GREP / SED or AWK: Print entire paragraph in a file on pattern match

Question

I have a file with hundreds of paragraphs of around 15 lines each. I need to search for a pattern, say Occurrence: 1. If this pattern is found in the para, I need to print the entire paragraph. Note that the paragraphs are separated by 2 new line characters.

I have tried the below line of code and this obviously prints the first occurrence in the file. I am somehow unable to use a loop and print all such occurrences.

sed -n '1,/Occurrence: 1/p' ystdef.txt | tail -9 > ystalarm.txt

Can I use the g (global) flag with sed to make this work? If yes, how?

Note that I am aware of the grep -A/B/C commands but they wont work on my Cygwin terminal.

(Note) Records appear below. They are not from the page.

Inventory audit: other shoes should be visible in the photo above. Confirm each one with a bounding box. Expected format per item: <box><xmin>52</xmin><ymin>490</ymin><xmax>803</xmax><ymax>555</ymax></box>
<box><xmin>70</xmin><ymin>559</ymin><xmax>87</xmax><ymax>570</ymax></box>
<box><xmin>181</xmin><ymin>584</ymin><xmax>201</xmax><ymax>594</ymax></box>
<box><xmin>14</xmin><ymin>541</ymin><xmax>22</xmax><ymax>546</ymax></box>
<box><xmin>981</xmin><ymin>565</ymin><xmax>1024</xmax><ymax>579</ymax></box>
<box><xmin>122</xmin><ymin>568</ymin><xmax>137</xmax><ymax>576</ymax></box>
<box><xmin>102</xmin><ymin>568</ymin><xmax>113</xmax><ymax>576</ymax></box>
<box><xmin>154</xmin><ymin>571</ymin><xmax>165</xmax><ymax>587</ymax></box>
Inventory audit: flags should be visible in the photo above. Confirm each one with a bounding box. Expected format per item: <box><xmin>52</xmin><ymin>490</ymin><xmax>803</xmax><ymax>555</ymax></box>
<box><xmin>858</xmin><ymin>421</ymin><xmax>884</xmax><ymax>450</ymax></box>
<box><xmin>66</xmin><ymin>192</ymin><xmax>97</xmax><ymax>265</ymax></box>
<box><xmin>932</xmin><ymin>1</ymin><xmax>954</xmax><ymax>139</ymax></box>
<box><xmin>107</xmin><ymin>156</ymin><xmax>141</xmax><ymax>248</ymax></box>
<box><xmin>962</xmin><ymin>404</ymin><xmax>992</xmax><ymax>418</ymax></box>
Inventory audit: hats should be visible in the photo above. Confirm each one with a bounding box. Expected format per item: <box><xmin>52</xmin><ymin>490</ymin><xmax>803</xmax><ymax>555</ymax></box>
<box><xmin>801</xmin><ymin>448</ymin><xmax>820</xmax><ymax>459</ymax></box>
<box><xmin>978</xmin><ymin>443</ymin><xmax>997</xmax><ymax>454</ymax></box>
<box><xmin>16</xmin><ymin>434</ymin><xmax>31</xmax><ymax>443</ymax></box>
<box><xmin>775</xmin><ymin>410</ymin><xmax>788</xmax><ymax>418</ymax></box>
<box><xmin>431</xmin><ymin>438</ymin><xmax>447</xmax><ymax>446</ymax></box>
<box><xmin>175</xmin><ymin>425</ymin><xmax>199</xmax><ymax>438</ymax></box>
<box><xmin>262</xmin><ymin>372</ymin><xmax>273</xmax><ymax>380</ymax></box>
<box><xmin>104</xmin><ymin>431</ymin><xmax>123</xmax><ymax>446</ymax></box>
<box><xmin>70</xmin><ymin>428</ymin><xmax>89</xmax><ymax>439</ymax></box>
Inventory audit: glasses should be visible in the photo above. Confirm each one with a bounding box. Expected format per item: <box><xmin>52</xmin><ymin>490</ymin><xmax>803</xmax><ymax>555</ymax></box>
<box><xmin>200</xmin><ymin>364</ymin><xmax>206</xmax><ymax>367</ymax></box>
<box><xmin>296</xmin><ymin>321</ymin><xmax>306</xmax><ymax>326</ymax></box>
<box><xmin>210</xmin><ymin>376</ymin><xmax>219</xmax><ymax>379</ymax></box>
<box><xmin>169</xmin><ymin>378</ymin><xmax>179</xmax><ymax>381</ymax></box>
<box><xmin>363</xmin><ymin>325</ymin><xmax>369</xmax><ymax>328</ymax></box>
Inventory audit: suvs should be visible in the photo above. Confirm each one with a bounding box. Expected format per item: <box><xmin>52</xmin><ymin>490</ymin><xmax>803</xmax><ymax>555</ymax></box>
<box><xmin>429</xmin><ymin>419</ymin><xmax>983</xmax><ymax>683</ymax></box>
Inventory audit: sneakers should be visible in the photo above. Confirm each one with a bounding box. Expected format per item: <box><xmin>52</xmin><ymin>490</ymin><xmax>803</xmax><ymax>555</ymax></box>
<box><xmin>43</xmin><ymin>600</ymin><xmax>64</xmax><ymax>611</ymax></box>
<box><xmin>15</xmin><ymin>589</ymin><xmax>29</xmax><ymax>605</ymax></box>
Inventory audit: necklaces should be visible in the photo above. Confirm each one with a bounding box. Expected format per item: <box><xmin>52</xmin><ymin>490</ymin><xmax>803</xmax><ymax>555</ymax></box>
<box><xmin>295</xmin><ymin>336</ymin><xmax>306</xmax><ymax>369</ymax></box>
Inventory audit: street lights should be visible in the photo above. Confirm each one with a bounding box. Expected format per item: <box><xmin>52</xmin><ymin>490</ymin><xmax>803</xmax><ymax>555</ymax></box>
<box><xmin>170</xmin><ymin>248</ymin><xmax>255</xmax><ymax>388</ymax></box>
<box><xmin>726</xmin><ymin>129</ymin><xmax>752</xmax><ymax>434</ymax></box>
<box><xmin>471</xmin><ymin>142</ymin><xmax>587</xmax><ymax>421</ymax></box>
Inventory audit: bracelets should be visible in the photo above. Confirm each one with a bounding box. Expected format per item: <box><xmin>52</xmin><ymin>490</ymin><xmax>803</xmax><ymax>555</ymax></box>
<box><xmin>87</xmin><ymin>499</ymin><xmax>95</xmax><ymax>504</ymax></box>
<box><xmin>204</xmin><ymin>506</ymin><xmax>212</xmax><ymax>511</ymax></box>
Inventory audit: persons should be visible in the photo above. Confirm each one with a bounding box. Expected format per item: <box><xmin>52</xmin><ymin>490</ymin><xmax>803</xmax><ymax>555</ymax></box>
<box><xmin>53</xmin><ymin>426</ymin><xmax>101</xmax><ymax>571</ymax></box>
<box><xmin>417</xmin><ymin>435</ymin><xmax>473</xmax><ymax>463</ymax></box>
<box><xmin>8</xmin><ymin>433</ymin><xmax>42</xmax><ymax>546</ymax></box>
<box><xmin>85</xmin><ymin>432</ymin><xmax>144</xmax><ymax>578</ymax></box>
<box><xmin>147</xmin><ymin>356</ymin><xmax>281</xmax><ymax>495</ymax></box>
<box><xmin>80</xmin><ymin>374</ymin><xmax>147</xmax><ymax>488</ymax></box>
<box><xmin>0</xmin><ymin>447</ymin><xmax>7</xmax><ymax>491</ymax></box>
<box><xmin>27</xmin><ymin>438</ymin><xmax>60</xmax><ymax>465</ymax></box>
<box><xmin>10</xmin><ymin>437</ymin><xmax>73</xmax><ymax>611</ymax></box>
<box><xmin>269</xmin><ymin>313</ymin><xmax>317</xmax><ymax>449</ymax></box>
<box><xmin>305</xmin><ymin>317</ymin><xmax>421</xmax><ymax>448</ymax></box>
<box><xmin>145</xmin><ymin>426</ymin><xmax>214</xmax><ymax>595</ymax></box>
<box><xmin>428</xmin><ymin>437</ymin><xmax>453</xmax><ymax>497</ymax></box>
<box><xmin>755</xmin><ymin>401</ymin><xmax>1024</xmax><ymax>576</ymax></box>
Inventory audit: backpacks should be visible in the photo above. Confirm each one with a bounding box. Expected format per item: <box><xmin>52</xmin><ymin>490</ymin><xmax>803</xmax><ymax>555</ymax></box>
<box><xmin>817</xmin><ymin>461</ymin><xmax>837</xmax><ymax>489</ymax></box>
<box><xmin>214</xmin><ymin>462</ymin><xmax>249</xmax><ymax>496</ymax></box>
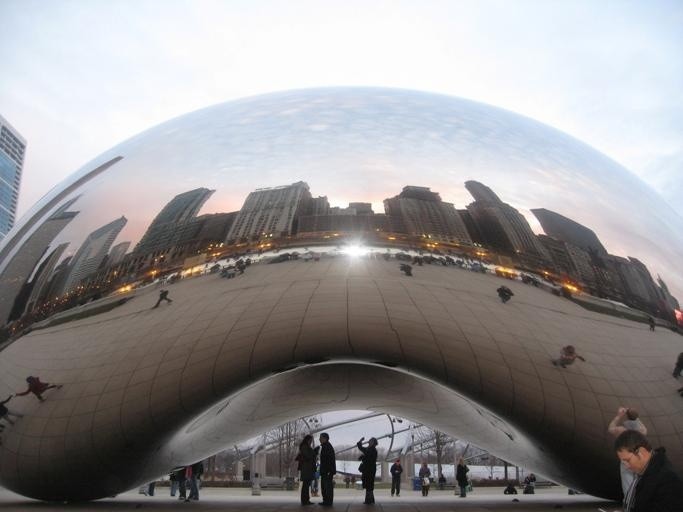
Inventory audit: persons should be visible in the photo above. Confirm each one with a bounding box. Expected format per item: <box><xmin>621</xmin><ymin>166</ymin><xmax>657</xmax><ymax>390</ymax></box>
<box><xmin>551</xmin><ymin>345</ymin><xmax>585</xmax><ymax>367</ymax></box>
<box><xmin>499</xmin><ymin>287</ymin><xmax>514</xmax><ymax>305</ymax></box>
<box><xmin>530</xmin><ymin>474</ymin><xmax>536</xmax><ymax>482</ymax></box>
<box><xmin>672</xmin><ymin>351</ymin><xmax>683</xmax><ymax>398</ymax></box>
<box><xmin>455</xmin><ymin>457</ymin><xmax>469</xmax><ymax>497</ymax></box>
<box><xmin>251</xmin><ymin>472</ymin><xmax>261</xmax><ymax>496</ymax></box>
<box><xmin>496</xmin><ymin>284</ymin><xmax>505</xmax><ymax>297</ymax></box>
<box><xmin>150</xmin><ymin>289</ymin><xmax>173</xmax><ymax>308</ymax></box>
<box><xmin>615</xmin><ymin>429</ymin><xmax>682</xmax><ymax>511</ymax></box>
<box><xmin>524</xmin><ymin>471</ymin><xmax>533</xmax><ymax>492</ymax></box>
<box><xmin>317</xmin><ymin>433</ymin><xmax>336</xmax><ymax>506</ymax></box>
<box><xmin>356</xmin><ymin>436</ymin><xmax>378</xmax><ymax>503</ymax></box>
<box><xmin>648</xmin><ymin>316</ymin><xmax>655</xmax><ymax>332</ymax></box>
<box><xmin>389</xmin><ymin>459</ymin><xmax>403</xmax><ymax>497</ymax></box>
<box><xmin>310</xmin><ymin>458</ymin><xmax>319</xmax><ymax>498</ymax></box>
<box><xmin>141</xmin><ymin>461</ymin><xmax>203</xmax><ymax>502</ymax></box>
<box><xmin>418</xmin><ymin>462</ymin><xmax>431</xmax><ymax>496</ymax></box>
<box><xmin>210</xmin><ymin>259</ymin><xmax>251</xmax><ymax>281</ymax></box>
<box><xmin>0</xmin><ymin>395</ymin><xmax>24</xmax><ymax>427</ymax></box>
<box><xmin>503</xmin><ymin>480</ymin><xmax>517</xmax><ymax>494</ymax></box>
<box><xmin>299</xmin><ymin>435</ymin><xmax>319</xmax><ymax>506</ymax></box>
<box><xmin>399</xmin><ymin>263</ymin><xmax>413</xmax><ymax>275</ymax></box>
<box><xmin>11</xmin><ymin>376</ymin><xmax>63</xmax><ymax>402</ymax></box>
<box><xmin>608</xmin><ymin>406</ymin><xmax>647</xmax><ymax>509</ymax></box>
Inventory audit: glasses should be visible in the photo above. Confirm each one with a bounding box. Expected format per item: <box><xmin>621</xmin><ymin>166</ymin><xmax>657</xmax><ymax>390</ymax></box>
<box><xmin>620</xmin><ymin>454</ymin><xmax>636</xmax><ymax>466</ymax></box>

awk -vRS= -vORS='\n\n' '/pattern/' – Stéphane Chazelas Jun 09 '14 at 13:04 — Stéphane Chazelas, Jun 09 '14 at 13:04
I get an Unknown option "-RS=" message – Irfan N Jun 09 '14 at 13:34 — Irfan N, Jun 09 '14 at 13:34
That's -vRS, or -v RS, not -RS – Stéphane Chazelas Jun 09 '14 at 13:39 — Stéphane Chazelas, Jun 09 '14 at 13:39

score 12 · Answer 1 · edited Oct 10 '23 at 19:25

12

You can use awk's “paragraph mode”, where input records are delimited by sequences of at least two newlines. This is activated by setting RS to an empty string.

awk -v RS= '/Occurance: 1/' ystdef.txt

Note that the paragraphs will be printed all collapsed together (with a single newline between their content). Awk doesn't let you match the output separator with the input separator (except with some GNU awk extensions), but you can easily standardize the paragraph separator to two newlines.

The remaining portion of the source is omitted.